Pete Nichols, who cofounded Humboldt Baykeeper with Fred Evenson in 2004 and who is now national director of Waterkeeper Alliance, said history repeated itself with the 2008 financial meltdown, and environmental non-governmental organizations (or NGOs) across the country have been struggling. "They are certainly not unique," he said of Baykeeper and its financial troubles.
In response, these groups have been consolidating, collaborating and trying to focus more on local support. Nichols saw this approach work with the Northcoast Environmental Center, which he led following the death of longtime executive director Tim McKay. "I think they're doing the smart thing by paring back," Nichols said of Baykeeper. "I really wish the community would step up and support these NGOs consistently. ... [But] sometimes you just have to step back and reassess. And you also need to react to the conditions on the ground."
Humboldt Baykeeper has been working for nearly a decade to protect the environmental resources in and around Humboldt Bay. In 2006 Baykeeper filed a petition and got Humboldt Bay listed as impaired by dioxins under the Clean Water Act. The group later joined with another local nonprofit, Californians for Alternatives to Toxics, and filed a lawsuit against the Simpson Timber Company over a dioxin-contaminated tidal wetland channel at its former Eureka mill site. A settlement in 2008 required Simpson to clean up the site. A similar settlement required dioxin cleanup on Eureka's Balloon Track property.
Recently the group has been actively involved in efforts to ban plastic bags in local stores, the county's general plan update and Caltrans' Eureka-Arcata Corridor Improvement project (including the billboard removal required by the California Coastal Commission), among other projects.
On Tuesday, as the Journal was going to press, Kalt was scheduled to appear before the Board of Supervisors regarding appeals over the proposed Halvorsen Quarry Reclamation Plan. Baykeeper and California Trout, another local nonprofit, have alleged Clean Water Act violations at the quarry, which is located near Bayside and owned by Ryan Schneider Construction.

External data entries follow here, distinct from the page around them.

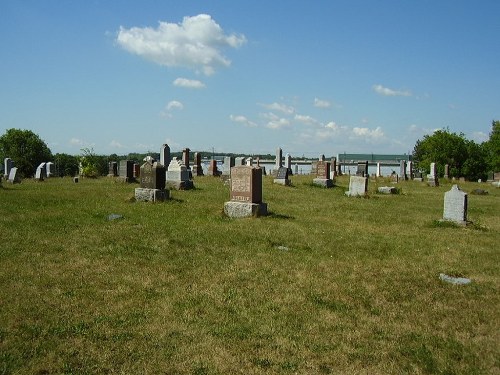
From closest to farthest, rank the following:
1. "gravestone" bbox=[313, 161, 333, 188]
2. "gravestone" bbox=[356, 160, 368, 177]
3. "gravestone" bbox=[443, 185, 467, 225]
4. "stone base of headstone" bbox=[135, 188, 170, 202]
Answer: "gravestone" bbox=[443, 185, 467, 225]
"stone base of headstone" bbox=[135, 188, 170, 202]
"gravestone" bbox=[313, 161, 333, 188]
"gravestone" bbox=[356, 160, 368, 177]

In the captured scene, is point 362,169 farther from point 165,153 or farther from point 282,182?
point 165,153

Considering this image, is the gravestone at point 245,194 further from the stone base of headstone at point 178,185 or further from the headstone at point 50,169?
the headstone at point 50,169

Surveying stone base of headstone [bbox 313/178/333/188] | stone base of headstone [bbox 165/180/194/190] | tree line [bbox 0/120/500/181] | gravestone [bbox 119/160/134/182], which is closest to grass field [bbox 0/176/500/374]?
stone base of headstone [bbox 165/180/194/190]

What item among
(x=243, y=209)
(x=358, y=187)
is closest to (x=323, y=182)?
(x=358, y=187)

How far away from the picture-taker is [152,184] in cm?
1591

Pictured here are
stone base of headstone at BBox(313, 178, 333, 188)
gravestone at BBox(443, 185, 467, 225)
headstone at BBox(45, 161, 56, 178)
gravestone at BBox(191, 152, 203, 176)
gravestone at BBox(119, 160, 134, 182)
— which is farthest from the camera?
gravestone at BBox(191, 152, 203, 176)

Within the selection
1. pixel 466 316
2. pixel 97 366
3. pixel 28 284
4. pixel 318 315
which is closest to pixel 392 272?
pixel 466 316

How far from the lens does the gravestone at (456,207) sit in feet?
44.3

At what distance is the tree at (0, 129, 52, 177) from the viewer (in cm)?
5900

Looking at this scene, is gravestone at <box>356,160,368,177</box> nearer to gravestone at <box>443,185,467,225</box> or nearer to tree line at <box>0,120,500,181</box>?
gravestone at <box>443,185,467,225</box>

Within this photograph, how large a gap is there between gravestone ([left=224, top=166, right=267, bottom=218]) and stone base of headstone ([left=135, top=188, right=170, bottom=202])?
3.32 m

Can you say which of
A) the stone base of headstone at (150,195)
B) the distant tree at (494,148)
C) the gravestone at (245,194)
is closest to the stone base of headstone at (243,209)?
the gravestone at (245,194)

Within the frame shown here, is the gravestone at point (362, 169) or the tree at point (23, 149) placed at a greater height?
the tree at point (23, 149)

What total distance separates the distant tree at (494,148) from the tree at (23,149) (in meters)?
59.7
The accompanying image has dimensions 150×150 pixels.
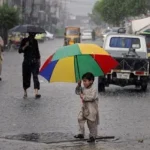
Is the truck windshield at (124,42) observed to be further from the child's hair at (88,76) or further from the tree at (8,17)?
the tree at (8,17)

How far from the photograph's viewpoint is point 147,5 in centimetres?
6456

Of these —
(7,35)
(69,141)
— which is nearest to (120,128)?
(69,141)

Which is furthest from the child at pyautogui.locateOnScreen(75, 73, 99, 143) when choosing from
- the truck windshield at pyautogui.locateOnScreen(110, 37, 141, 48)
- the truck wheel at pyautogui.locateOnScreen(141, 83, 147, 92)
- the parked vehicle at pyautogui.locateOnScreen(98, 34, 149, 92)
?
the truck windshield at pyautogui.locateOnScreen(110, 37, 141, 48)

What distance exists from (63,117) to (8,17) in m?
42.9

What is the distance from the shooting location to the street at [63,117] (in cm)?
1120

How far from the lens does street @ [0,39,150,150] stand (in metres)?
11.2

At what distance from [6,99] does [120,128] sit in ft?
17.3

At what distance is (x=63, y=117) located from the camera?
45.2 ft

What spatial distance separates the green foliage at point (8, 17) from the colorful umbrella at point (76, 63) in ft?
149

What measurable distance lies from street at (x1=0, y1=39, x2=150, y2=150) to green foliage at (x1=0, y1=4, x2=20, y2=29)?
36464mm

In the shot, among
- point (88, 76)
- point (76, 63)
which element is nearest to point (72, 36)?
point (76, 63)

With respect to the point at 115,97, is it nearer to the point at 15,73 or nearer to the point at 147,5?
the point at 15,73

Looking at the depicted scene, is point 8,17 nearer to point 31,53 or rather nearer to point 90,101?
point 31,53

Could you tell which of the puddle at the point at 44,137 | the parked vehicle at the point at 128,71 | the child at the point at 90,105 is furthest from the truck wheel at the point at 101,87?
the child at the point at 90,105
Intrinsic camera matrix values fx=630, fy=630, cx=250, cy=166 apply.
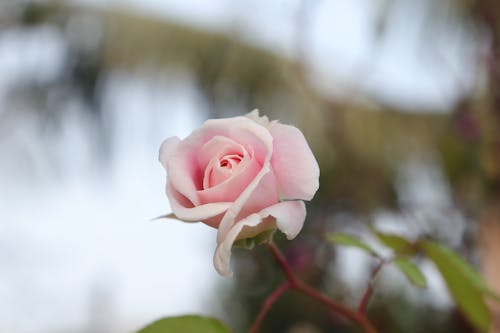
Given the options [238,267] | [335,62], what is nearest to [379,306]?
[238,267]

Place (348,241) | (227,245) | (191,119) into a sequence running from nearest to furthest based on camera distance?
(227,245) < (348,241) < (191,119)

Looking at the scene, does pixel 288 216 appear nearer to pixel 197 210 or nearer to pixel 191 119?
pixel 197 210

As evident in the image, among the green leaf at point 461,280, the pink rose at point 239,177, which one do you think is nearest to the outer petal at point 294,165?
the pink rose at point 239,177

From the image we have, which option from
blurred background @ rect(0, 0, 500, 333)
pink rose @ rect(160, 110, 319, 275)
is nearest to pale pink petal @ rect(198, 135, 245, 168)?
pink rose @ rect(160, 110, 319, 275)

Schneider and the county argue that a Stormwater Pollution Prevention Plan isn't required of the quarry because it's being operated for personal use, rather than commercial. But the nonprofit leaders say they've seen commercial trucks coming and going from the site, and they point to an ad for rocks that appeared in Schneider's name in recent Humboldt Builders' Exchange newsletters. Schneider claims the commercial trucks are merely taking the rock and crushing it for him and that the ad was posted years ago.
Regardless of the outcome of this particular battle, local environmental leaders say Humboldt Baykeeper serves an important purpose. Dan Ehresman, executive director of the Northcoast Environmental Center, said Humboldt Bay needs stringent protection because of its tremendous value both environmentally and economically. "It's one of my favorite places to get out," Ehresman said. "I love to canoe, and out in the middle of the bay it feels like a real timeless place."
Kalt said that Baykeeper must now focus on streamlining and rebuilding, much as the Northcoast Environmental Center has done in recent years. Ehresman, in turn, said his organization is prepared to help Baykeeper weather this fiscal storm. "We feel it's in our interest as an organization — and we also think it's in the community's interest — to do everything we can to help out in this time of restructuring. We are committed to be ready to help out in any way that we can."
The group, whose parent organization is the Garberville-based Ecological Rights Foundation, will continue to offer free bay exploration tours on its boat thanks to a grant that did come through, along with help from an existing group of volunteers, skippers and docents. But it will have to move out of its Old Town Eureka office on E Street. Last Saturday marked the final Arts Alive! that the office will be open. Early this week it sat dark and empty.
Regardless of what form the organization takes now, Kalt said she plans to continue working on the causes that Humboldt Baykeeper has fought for.
Note: This story has been changed from a previous version that incorrectly stated that Humboldt Baykeeper was in debt.